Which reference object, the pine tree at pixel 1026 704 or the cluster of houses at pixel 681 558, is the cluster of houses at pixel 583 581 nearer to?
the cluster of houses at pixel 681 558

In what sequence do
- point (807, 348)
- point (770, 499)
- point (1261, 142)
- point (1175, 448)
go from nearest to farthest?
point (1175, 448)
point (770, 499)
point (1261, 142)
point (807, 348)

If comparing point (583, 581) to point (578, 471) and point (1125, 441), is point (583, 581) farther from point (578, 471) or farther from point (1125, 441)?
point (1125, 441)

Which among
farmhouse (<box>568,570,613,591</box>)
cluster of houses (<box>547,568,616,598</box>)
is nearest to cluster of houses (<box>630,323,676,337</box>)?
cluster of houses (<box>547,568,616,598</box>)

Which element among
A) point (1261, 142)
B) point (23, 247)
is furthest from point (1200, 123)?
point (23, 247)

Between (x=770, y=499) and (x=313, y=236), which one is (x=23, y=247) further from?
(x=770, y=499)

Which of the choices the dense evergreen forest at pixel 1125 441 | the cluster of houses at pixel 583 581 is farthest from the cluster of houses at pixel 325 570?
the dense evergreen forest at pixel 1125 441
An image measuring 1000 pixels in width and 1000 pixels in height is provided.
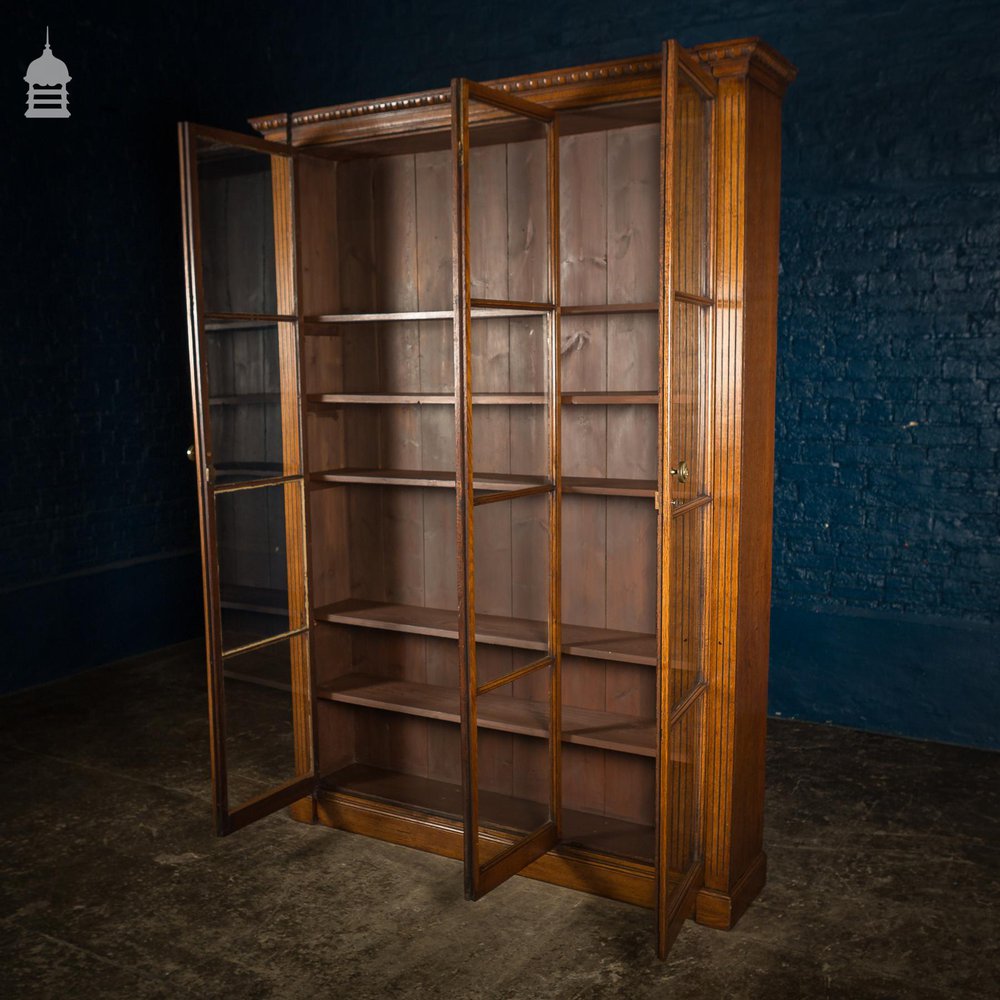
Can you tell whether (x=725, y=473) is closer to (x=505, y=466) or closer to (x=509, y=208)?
(x=505, y=466)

^^^^^^^^

Rewrite all of the records above, swapping every "nearest" for "closest" and changing nothing else. Leave the pictures out of your answer.

● **Answer to this task**:
Which reference object, the pine tree at pixel 1026 704 or the cluster of houses at pixel 681 558, is the cluster of houses at pixel 583 581 nearer to?
the cluster of houses at pixel 681 558

In what sequence do
- point (807, 348)
- point (770, 499)
- point (1261, 142)
- point (1175, 448)
go from closest to farthest?
point (1175, 448)
point (770, 499)
point (1261, 142)
point (807, 348)

If comparing point (583, 581) to point (578, 471) and point (1125, 441), is point (583, 581) farther from point (578, 471) or farther from point (1125, 441)?
point (1125, 441)

Which among
farmhouse (<box>568,570,613,591</box>)
cluster of houses (<box>547,568,616,598</box>)
is closest to cluster of houses (<box>630,323,676,337</box>)?
cluster of houses (<box>547,568,616,598</box>)

Which element among
A) point (1261, 142)
B) point (23, 247)
is furthest from point (1200, 123)?
point (23, 247)

Between (x=770, y=499) and (x=313, y=236), which one is (x=23, y=247) further from?
(x=770, y=499)

Which of the choices the dense evergreen forest at pixel 1125 441 | the cluster of houses at pixel 583 581 is farthest from the cluster of houses at pixel 325 570?
the dense evergreen forest at pixel 1125 441
An image measuring 1000 pixels in width and 1000 pixels in height is provided.
Can you tell whether (x=725, y=473) is closer to (x=505, y=466) or closer to (x=509, y=208)?
(x=505, y=466)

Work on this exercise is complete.